UST’s like German bunds and schaetzes sold off and nominal yields rose late last year, but curves collapsed. There was again an uneasiness to it hidden underneath the mainstream’s penchant for uncritically following every word uttered by the Jay Powell’s and the Jean-Claude Trichet’s of the world. Gold and copper began to sell off and decline, curves flattened more threatening to invert, and in January 2018 global liquidations.
None of these have yet registered, at least in unshakable convention. Powell is still mindlessly sticking with his models just as Trichet once did. The warnings multiply and escalate, deflation overtaking more and more reflation that upon honest reflection really wasn’t all that much even at its best. The eurodollar curve, as I noted last week, has now inverted. Doesn’t matter to the FOMC, at least outwardly.
They all say the risks have faithfully shifted to the upside. Through the prowess and determination of the world’s central bankers, self-congratulations all around, the global economy via its various and separate constituent pieces is poised on the precipice of recovery at long last.
The biggest, deepest markets in the world just aren’t buying it. The track record uniformly belongs on the side of the skeptics. Schaetze and bund yields are retreating for yet another time, never having been close to getting within sight of 2011 levels. China’s RRR has been reduced several times already this year and it’s only July.
The US CPI can turn it up to 3%, and the long bond instead acknowledges the growing downside risks of deflation.
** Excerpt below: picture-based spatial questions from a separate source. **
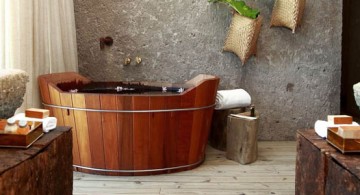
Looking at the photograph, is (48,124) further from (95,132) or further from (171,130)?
(171,130)

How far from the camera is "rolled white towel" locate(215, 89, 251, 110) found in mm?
3270

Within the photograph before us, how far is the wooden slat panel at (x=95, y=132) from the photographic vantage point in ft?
8.56

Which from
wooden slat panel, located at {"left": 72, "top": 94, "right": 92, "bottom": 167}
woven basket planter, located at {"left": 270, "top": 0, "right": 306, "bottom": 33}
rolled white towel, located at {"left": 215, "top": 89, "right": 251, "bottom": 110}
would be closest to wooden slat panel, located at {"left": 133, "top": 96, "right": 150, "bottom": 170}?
wooden slat panel, located at {"left": 72, "top": 94, "right": 92, "bottom": 167}

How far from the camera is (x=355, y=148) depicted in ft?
4.42

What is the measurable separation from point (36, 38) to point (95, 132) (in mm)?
833

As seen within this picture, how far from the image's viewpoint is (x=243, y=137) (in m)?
2.98

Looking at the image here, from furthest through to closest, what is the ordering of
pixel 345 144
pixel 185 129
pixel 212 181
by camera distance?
pixel 185 129 → pixel 212 181 → pixel 345 144

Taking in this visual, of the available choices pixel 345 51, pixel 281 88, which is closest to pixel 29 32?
pixel 281 88

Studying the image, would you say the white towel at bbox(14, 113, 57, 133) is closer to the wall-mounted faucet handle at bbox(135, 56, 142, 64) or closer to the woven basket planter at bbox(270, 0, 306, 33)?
the wall-mounted faucet handle at bbox(135, 56, 142, 64)

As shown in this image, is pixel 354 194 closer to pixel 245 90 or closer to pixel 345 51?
pixel 245 90

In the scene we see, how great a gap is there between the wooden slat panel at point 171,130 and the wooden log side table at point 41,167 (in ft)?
3.53

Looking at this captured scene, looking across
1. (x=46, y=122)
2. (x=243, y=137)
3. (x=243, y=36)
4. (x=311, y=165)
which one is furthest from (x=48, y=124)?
(x=243, y=36)

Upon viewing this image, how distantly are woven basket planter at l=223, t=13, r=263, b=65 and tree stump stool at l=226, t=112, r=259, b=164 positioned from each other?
0.71 meters

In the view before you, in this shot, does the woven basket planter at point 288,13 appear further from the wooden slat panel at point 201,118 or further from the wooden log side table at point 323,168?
the wooden log side table at point 323,168
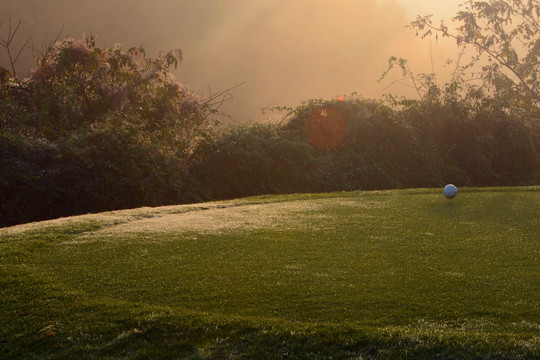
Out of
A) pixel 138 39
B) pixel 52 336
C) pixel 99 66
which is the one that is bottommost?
pixel 52 336

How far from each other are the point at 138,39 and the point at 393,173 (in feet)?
37.2

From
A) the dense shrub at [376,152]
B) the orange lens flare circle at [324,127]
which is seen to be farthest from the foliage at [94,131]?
the orange lens flare circle at [324,127]

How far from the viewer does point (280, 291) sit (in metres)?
3.94

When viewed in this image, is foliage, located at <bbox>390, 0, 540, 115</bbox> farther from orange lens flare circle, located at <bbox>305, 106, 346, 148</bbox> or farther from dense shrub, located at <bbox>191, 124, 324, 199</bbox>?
dense shrub, located at <bbox>191, 124, 324, 199</bbox>

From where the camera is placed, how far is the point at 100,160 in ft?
42.6

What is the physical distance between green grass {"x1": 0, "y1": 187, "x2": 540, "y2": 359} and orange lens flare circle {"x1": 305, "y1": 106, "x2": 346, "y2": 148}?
10347mm

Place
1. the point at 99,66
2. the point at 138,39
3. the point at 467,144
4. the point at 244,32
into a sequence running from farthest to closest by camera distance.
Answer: the point at 244,32
the point at 138,39
the point at 467,144
the point at 99,66

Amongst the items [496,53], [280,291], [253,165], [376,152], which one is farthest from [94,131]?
[496,53]

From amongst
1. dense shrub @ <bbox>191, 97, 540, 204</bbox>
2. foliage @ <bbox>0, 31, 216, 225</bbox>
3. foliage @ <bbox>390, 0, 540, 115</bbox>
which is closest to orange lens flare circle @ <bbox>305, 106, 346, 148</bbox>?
dense shrub @ <bbox>191, 97, 540, 204</bbox>

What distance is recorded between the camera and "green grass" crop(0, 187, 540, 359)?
3246 mm

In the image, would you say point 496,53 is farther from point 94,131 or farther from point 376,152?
point 94,131

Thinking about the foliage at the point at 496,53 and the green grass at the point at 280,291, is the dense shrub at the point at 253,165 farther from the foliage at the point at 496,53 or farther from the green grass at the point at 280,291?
the green grass at the point at 280,291

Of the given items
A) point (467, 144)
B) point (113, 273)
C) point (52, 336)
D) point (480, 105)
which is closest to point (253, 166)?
point (467, 144)

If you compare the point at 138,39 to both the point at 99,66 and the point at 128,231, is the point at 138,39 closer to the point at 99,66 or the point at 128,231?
the point at 99,66
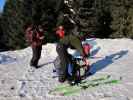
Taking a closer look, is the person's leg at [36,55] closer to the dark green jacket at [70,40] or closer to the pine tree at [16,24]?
the dark green jacket at [70,40]

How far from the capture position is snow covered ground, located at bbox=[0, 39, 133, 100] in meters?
11.4

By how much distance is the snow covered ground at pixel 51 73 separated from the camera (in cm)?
1139

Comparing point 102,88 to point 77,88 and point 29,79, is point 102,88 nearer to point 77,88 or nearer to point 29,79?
point 77,88

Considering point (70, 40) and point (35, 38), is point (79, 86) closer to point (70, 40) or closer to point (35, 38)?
point (70, 40)

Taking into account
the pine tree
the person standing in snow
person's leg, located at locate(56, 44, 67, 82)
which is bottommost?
the pine tree

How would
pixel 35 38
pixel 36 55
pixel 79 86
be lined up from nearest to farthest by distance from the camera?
pixel 79 86 → pixel 35 38 → pixel 36 55

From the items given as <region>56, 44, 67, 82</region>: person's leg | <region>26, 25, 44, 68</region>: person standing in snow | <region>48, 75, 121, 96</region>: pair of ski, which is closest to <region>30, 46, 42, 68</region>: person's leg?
<region>26, 25, 44, 68</region>: person standing in snow

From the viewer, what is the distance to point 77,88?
39.3ft

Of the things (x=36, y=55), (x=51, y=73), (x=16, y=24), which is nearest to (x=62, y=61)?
(x=51, y=73)

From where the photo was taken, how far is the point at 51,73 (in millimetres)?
15219

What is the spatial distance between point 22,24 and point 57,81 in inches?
1197

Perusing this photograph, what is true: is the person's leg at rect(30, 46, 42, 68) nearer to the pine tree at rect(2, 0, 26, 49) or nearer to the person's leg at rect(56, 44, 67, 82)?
the person's leg at rect(56, 44, 67, 82)

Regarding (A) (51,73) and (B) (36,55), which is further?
(B) (36,55)

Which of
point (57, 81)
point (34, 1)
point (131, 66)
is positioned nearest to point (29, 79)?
point (57, 81)
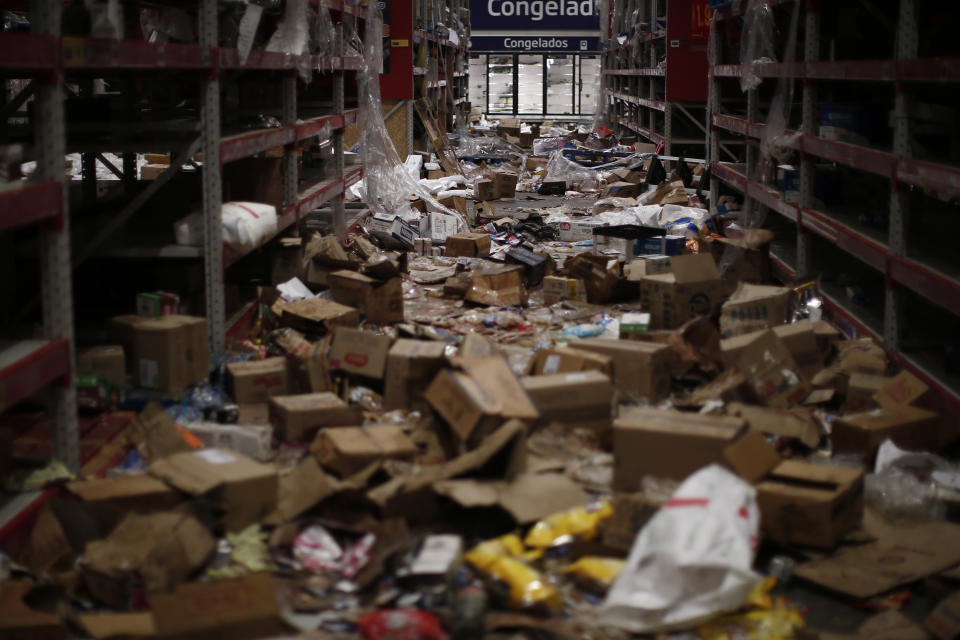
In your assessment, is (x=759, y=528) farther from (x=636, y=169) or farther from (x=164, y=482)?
(x=636, y=169)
If, or rather when, the UST curve follows the eurodollar curve into inversion it won’t really be about some incoming future recession. It will be another escalating warning that they really don’t know what they are doing.
Because they don’t, there has been no recovery and, more importantly, there cannot be one.
Powell like Trichet and the PBOC in 2011 doesn’t need to “raise rates” to contain the CPI. The effective eurodollar noose tightens again and before too much longer that’ll take care of it for him. That is, in fact, what the eurodollar curve right now is suggesting. Doesn’t matter China, Europe, or the US. We’ve seen this all before. We’re closing in on the end of the fourth time subprime was contained.
And nobody’s learned a thing from it.